それだけでこんなに甘く熱を孕むのなら、つられて私の瞼も重くなるのは、どうしようもない――……。
(……いや、子どもいるし……!! )
「……ひどい……」
直前でパッと下を向くと、衝突は免れたのの不満だったらしくそう拗ねられてしまった。
「……だ、だって……! 」
「ん。後で、だよね。了解。というか、それなら受け付ける。だーめ。そこは譲歩しない。それより、その猫、そんなに遠くにいないんだよ」
「え? 」
どう見ても、離れたところから桜を見上げてるみたいなのに。
「ここ、桜の木のところ。色味似てるから分かりにくいけど」
(本当だ。

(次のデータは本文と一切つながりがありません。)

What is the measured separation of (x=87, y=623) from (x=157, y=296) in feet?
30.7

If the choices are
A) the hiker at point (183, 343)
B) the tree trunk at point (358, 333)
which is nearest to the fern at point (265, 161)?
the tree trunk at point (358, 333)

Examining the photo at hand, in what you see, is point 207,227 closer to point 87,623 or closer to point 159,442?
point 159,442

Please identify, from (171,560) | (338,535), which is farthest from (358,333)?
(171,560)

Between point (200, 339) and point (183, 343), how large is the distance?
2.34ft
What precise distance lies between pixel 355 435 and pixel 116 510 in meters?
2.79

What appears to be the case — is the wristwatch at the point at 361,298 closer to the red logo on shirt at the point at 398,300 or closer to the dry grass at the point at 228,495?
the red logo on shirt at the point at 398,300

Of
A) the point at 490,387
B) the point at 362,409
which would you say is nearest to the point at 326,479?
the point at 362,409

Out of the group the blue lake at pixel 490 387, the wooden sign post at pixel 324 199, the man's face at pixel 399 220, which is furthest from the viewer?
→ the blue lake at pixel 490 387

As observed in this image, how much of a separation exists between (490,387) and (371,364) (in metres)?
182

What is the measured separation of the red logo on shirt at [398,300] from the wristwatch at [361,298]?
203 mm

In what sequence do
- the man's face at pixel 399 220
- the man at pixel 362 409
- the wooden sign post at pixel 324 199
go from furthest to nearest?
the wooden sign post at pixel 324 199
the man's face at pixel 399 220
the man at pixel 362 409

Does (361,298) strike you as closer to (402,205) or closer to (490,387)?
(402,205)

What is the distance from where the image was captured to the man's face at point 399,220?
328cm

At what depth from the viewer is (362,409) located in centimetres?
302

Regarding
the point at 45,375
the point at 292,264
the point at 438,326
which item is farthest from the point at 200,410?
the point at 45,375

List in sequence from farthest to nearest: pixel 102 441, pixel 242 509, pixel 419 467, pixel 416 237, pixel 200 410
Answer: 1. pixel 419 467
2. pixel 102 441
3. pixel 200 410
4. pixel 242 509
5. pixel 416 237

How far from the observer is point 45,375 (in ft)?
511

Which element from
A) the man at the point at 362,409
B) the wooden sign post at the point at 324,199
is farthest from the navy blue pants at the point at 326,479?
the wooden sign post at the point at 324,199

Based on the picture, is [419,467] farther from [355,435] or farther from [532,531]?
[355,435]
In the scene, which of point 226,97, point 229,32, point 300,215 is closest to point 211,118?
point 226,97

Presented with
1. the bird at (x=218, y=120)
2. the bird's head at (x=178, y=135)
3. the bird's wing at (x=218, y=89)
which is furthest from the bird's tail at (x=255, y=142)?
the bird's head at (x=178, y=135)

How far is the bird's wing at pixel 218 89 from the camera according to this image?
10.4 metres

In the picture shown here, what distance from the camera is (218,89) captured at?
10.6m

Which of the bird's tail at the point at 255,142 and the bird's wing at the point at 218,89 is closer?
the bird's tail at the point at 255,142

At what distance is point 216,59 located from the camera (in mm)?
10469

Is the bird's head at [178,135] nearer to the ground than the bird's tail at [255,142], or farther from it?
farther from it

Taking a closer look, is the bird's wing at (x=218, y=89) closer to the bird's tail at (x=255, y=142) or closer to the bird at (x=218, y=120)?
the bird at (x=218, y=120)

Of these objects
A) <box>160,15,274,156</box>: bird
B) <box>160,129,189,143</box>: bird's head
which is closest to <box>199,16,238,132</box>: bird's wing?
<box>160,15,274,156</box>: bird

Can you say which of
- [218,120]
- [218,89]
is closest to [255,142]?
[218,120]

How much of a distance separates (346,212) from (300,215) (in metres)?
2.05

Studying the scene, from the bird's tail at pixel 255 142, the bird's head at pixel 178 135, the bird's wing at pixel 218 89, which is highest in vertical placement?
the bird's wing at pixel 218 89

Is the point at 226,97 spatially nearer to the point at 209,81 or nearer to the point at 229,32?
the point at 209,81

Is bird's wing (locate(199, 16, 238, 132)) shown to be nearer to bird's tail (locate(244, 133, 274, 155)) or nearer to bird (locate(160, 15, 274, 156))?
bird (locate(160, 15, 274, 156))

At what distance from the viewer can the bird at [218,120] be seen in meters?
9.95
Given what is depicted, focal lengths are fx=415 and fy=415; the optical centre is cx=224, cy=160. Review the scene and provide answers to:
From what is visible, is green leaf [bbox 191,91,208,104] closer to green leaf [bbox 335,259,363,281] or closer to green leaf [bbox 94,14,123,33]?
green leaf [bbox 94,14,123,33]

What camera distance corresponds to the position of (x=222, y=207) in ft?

幹に、これは……)
「肉球スタンプ」
――って、なんで……。
(……!! )
「な、どういう……」
「さあ、何の印だろね」
意味を深読みして真っ赤になる私にいたずらっぽく笑って、なぜか突然立ち上がった。
「絵も見せられたことだし。日向ぼっこもいいけど、もっとデートっぽいことしよ」
――おいでよ。
そう言って差し出された掌は、すごく頼もしい。
無意識にふらふらと側に寄って、無条件に掴まってしまうくらい。
「ん……」
「ん……? 」
空、木々、公園の砂。
何てないものに順に目を走らせて、最後に私に戻ってきた。
「やっぱり、綺麗。……ありがとう、さくら」
この世界に、同じ時代に。
君がいてくれて、本当に幸せ。
「永遠くんも、だよ」
出逢えたのは幸運。
でも、側にいてくれるのは永遠くんだから。
「ありがと……! 」
――だから、私は幸せなんだよ。
この世界は、きっと最初から美しかった。
でも、永遠くんがいなかったら、私がそれをこんなにも実感することはなかった。
神様にも感謝するけど、永遠くんには到底及ばない。
「……え、あ……うん……」
自分の方が公共の場でもっとすごいことしたくせに、なぜかそんなところで真っ赤になって、しどろもどろで。
チラチラ見下ろしたりするのは、一体何なのだろう。
「可愛い」
「……自分こそのくせに、またそんなこと言う」
そんな謎のことで不貞腐れるのも。
(おいで、大きな仔猫)
言ったら更に拗ねるから、仕返しは胸に留めて。
どこに行くのか決まってもないのに、永遠くんの手を引っ張る。
この先のことを、まだはっきり何かの枠に収めたわけじゃないけれど。
間違いないのは、どこに行こうと私は永遠くんと一緒だ。
(……そうかも。きっと、確かに……)
私の世界に咲く今年の桜は、今までで一番綺麗だ。